I would like to be able to say that the development and release of MarcEdit was part of a grand master plan to equip technical services librarians with the tools necessary to manipulate their institution’s metadata.  That would be a good story, but it isn’t mine.  Like many undergraduate students at the University of Oregon, I held a work-study position in the university library system, specifically the Maps and Aerial Photography (MAP) Library.  It was there that I was first introduced to concepts like MARC, OCLC, and AACR2.  While at the University of Oregon, the MAP Library functioned more as a departmental library for the Geography Department — it was part of the library system, but the close ties to the department and the distance from the main library allowed the Library and its staff to work largely independent of the main library system. It was during my tenure at the MAP Library that then Head of the MAP Library, Peter Stark, began instructing me on historical cartographic cataloging.  For years, Mr. Stark was cataloging the historical cartographic collections into the catalog, but OCLC’s Passport was a pain point, and we were interesting in knowing if there was a better way.

While I had no background in libraries, I did come to the MAP Library with a background in computers.  At the time, working on a cataloging record required using OCLC’s Passport for Windows.  This program looked like a telnet screen, and essentially functioned as a specialized telnet client.  We’d toss some information into this telnet program and out would come a neatly formatted binary file that we would magically load into the Library’s Integrated Library System (ILS).  I’ve always liked to know how things worked, and Passport for Windows was no exception.  I started spending time working to understand the process.  The resulting output was a set of tools that would allow me to build reports of MARC records so I could better understand what information was embedded in a record.  It certainly wasn’t much, but this work began a life-long exploration of how library metadata moves and interacts with other systems, and served as the precursor to MarcEdit’s initial coding libraries.

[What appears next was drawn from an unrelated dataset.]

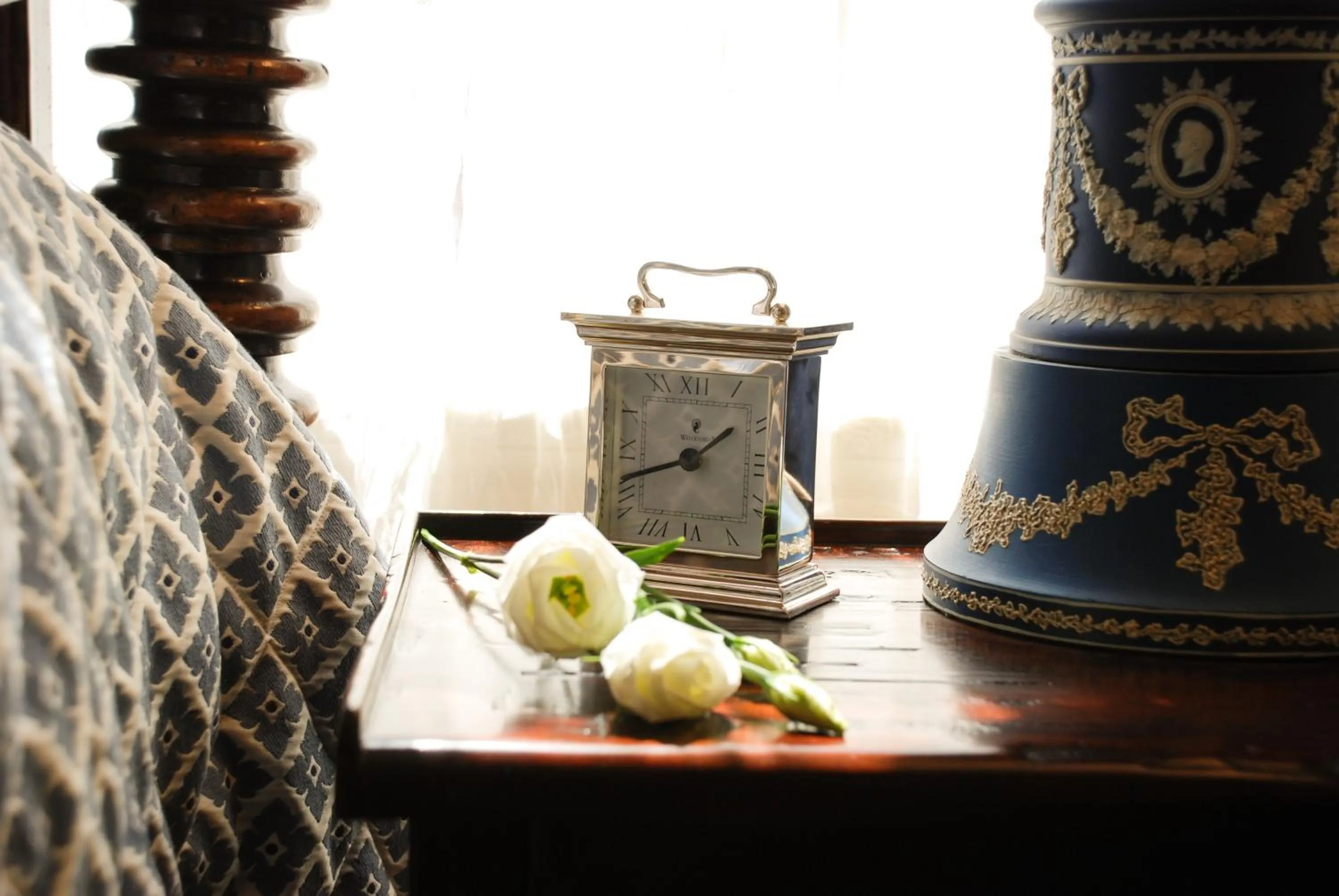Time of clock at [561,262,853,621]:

After graduating from the University of Oregon, I took a cataloging position at Oregon State University (OREStateU).  This would be the first time that I worked with other catalogers in a formal technical services environment.  It was also the first time I found out how wonderfully nuts folks in technical services can be.  Shortly after starting at OREStateU Libraries, the Technical Services Department met to discuss it’s next big project. OREStateU Libraries had been utilizing a process to change SuDoc numbers into the Library of Congress Classification system and by and large, this process was working reliably.  But like all automated processes, there had been exceptions, and over a period of time those exceptions had grown into a problem representing nearly 100,000 records given incorrect classifications.  On the tables were reams and reams of printed out spreadsheets, each containing the incorrect and correct classification numbers.  The project was presented as a 3-5 year effort and would involve everyone taking a range of records and making manual changes.  Given the staff in the Libraries, it worked out to ~15,000 records per person.

I, on the other hand, was starting to rethink my decision of working in libraries.